Tuesday, October 13, 2009

Unexpected isn't So Hard

St. Patrick’s Reversed, 2009

“If we all walk, why do we all walk differently?”

Merce Cunningham

There’s a famous photograph taken for a 1960s Ogilvy & Mather tourism advertising campaign for Puerto Rico that was instrumental in my photography education. It’s a simple color photograph showing a cello leaning against a chair in the home of the late Pablo Casals. Given that Casals was among the most famous and respected Puerto Ricans of the time, but that he was also by then deceased, the lesson of the photo was that you didn’t have to have the real person present to evoke a compelling portrait of the person.

That was my first exposure to the idea of looking for the unexpected in photography. Most of the other portraits I’d seen were straight head shots. Arnold Newman was doing very nice environmental shots. His portraits of Stravinsky, de Kooning, and Robert Moses, just to name a few, are masterpieces.

A recurring theme here at What I Saw is my desire to find unexpected photographic interpretations of familiar things and places. For example, the idea behind St. Patrick’s Reserved, above, was that you don’t have to show something to show it. Everyone’s seen a photo of the front of St. Patrick’s Cathedral in New York. It’s impressive, like most any other massive houses of worship of that same style. My goal was to capture enough of the shape of St. Patrick’s to make it recognizable, but in a way that better portrays its presence, and difference from, the crush of commercial buildings around it.

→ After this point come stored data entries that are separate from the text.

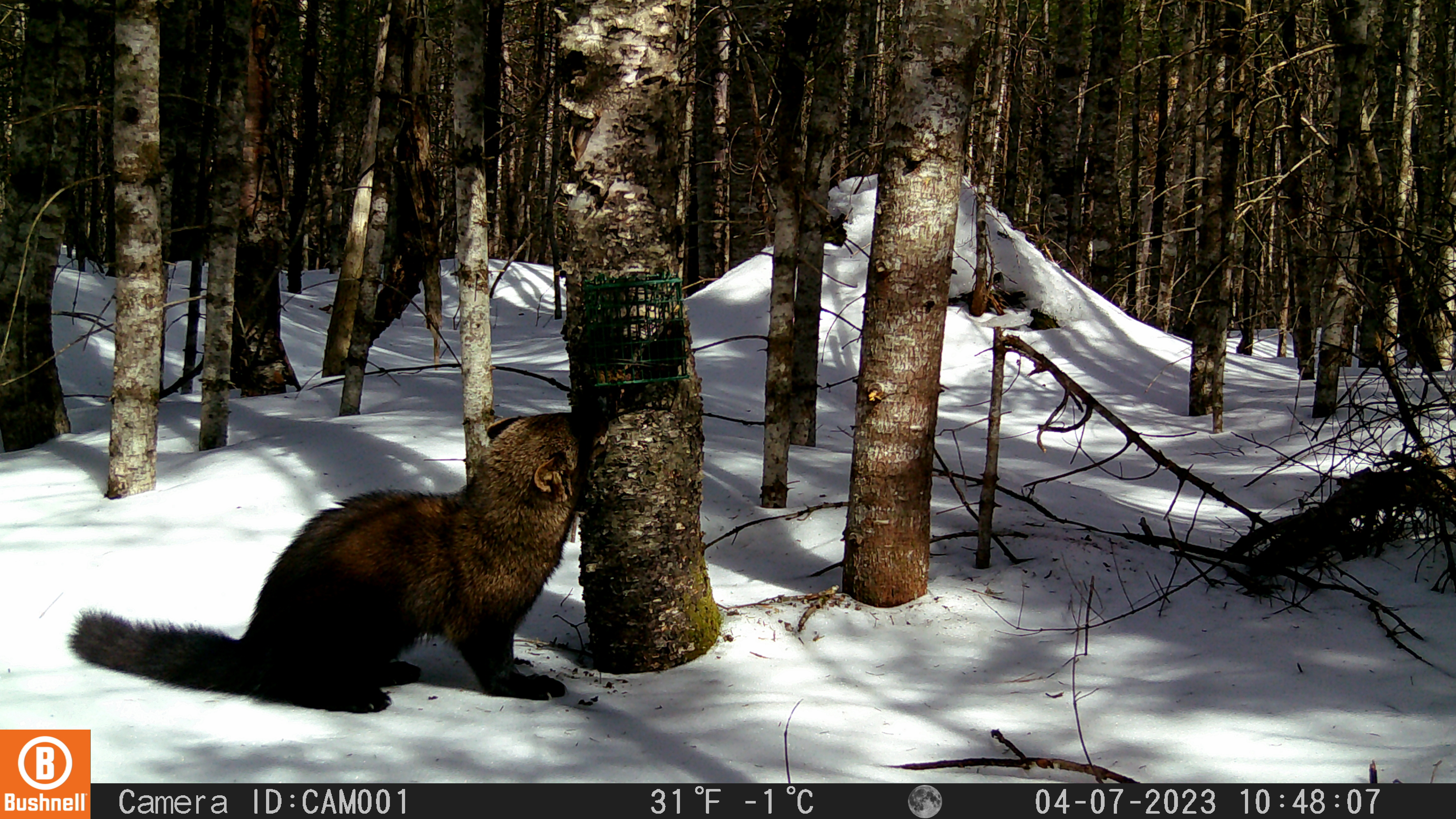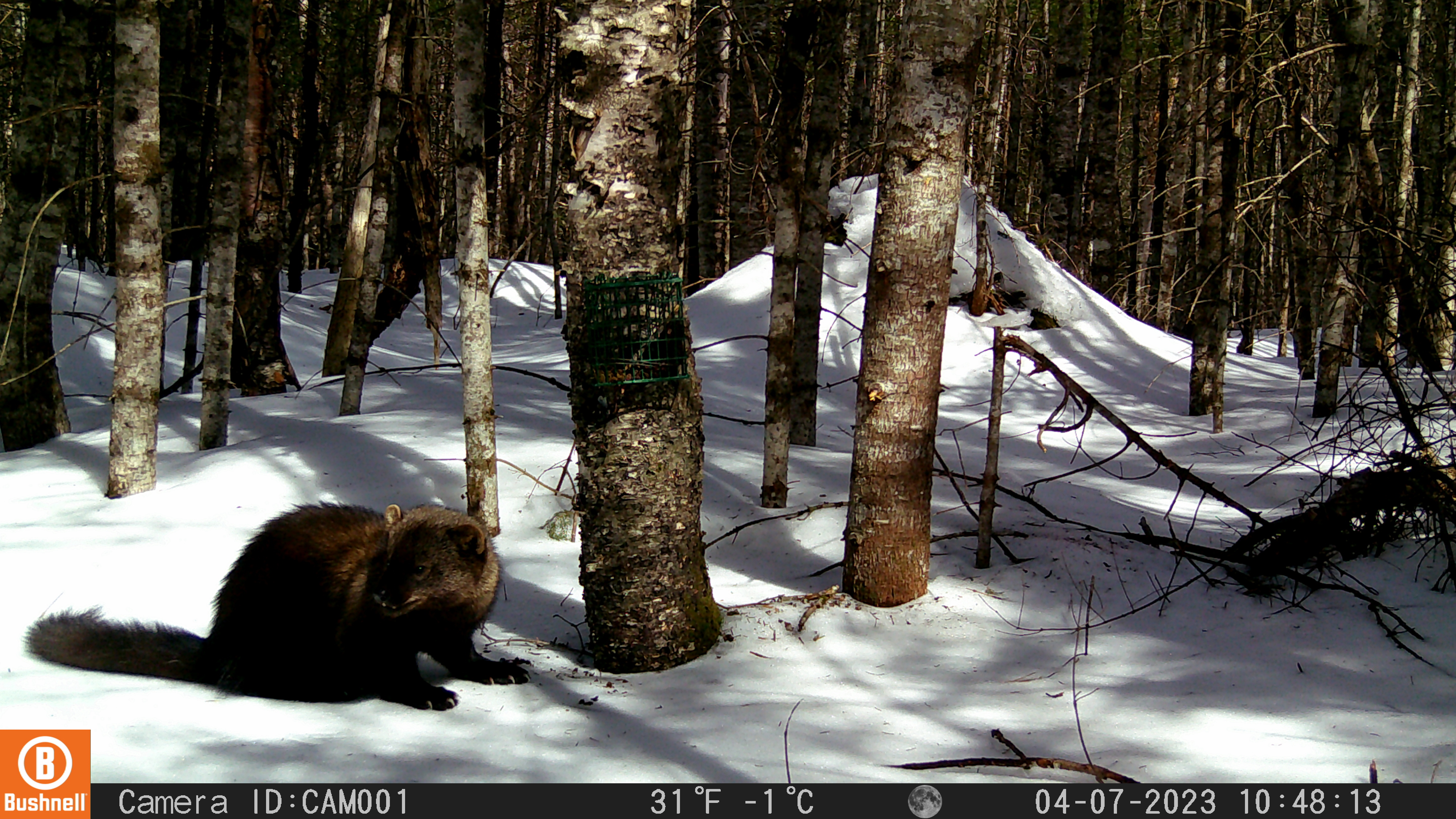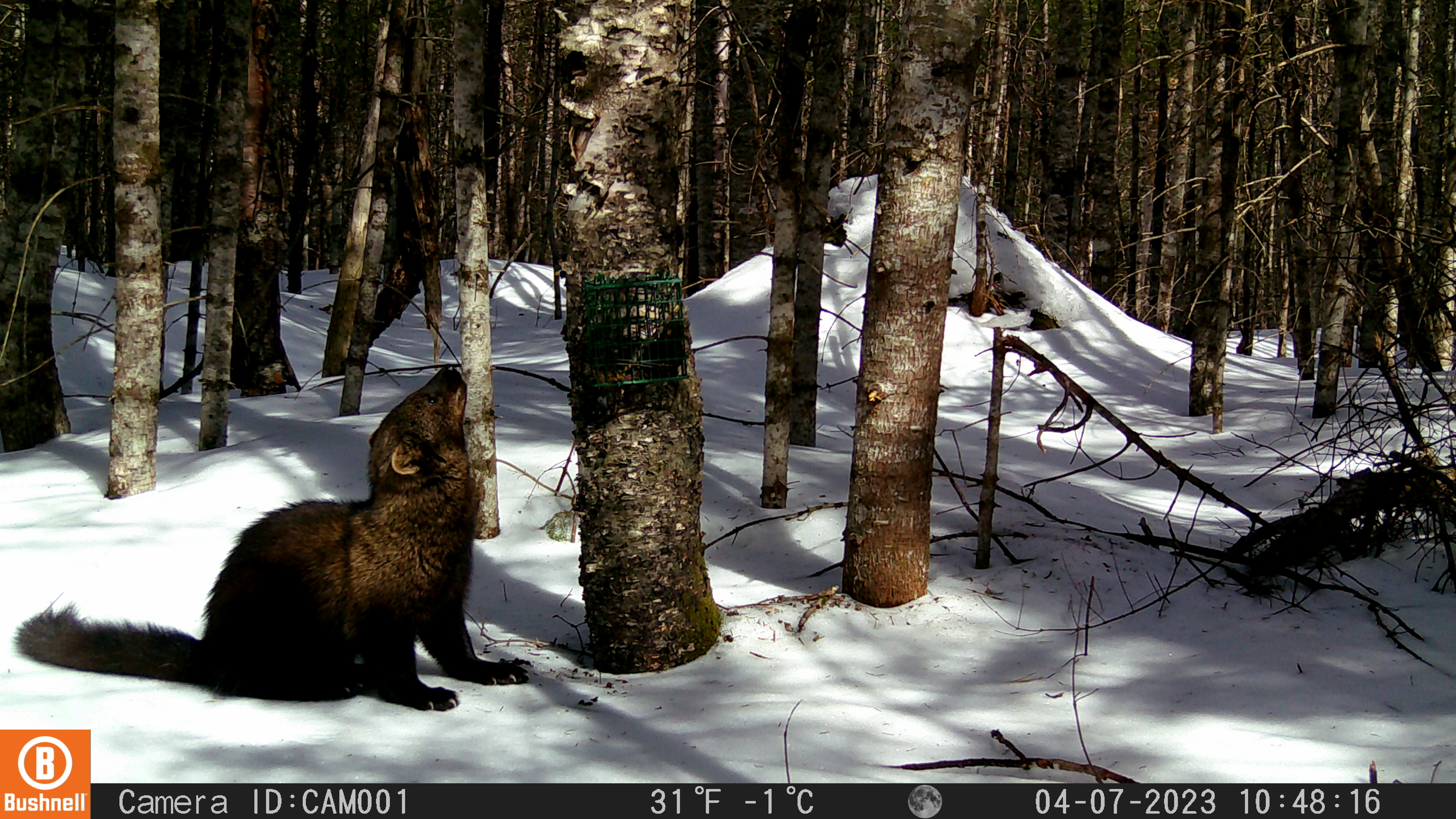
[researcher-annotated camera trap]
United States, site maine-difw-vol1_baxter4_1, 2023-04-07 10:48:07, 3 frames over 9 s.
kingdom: Animalia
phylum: Chordata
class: Mammalia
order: Carnivora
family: Mustelidae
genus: Pekania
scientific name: Pekania pennanti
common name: fisher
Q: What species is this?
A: Fisher (Pekania pennanti).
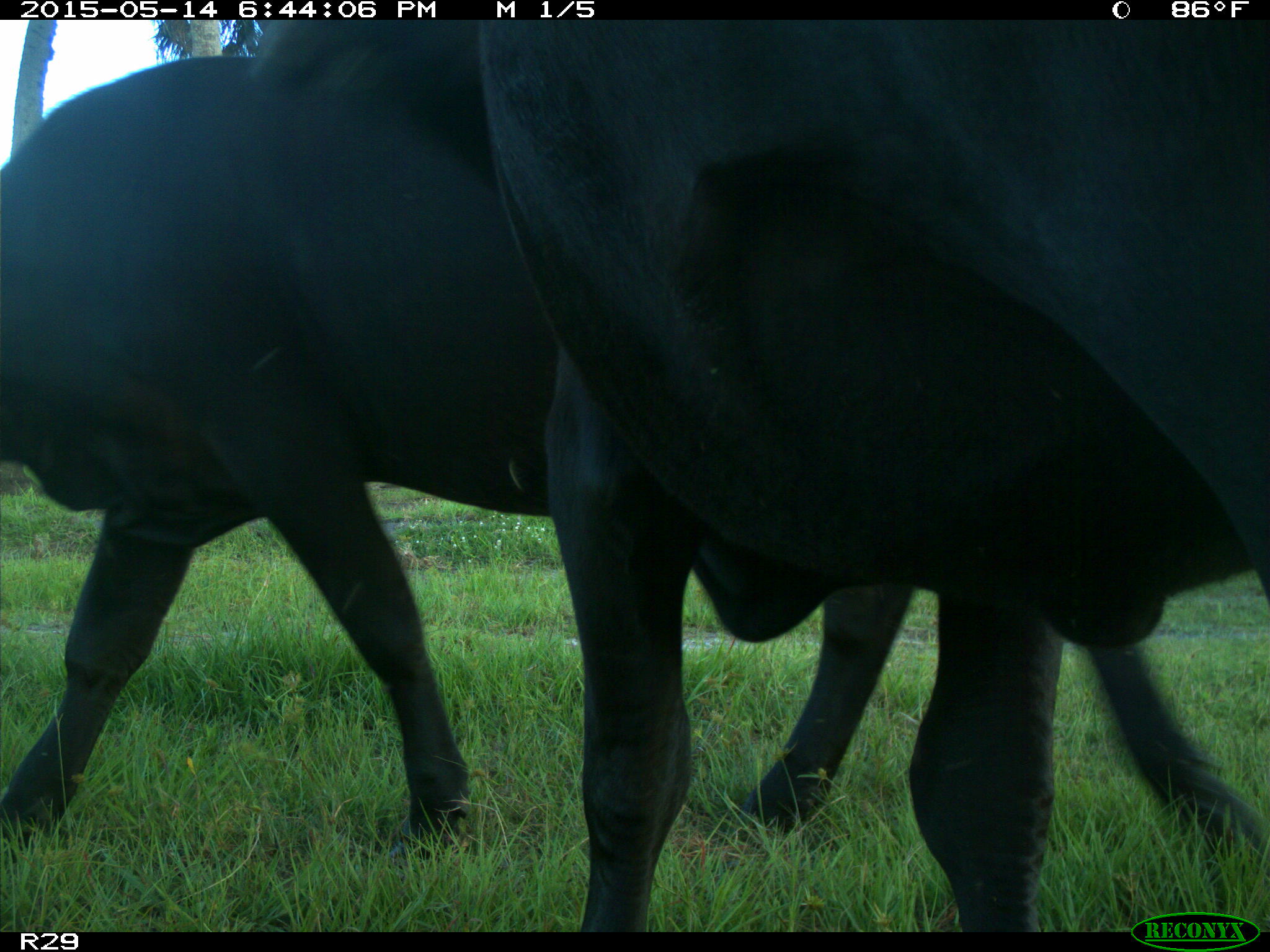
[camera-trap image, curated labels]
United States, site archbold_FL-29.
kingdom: Animalia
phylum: Chordata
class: Mammalia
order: Artiodactyla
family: Bovidae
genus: Bos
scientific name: Bos taurus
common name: domestic cow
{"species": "Bos taurus (domestic cow)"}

I like the Merce Cunningham line because it reminds us that even though a dozen photographers might all stand in the same place looking at the same thing, what each chooses to remember about it or capture in a photograph can be entirely different. Some impressions, if we’re lucky, might even be unexpected.


1 comment:

  1. Well said. I love the Merce C quote, too. Years ago, my aunt and uncle were married in St Patrick's, behind the main church in a small chapel area.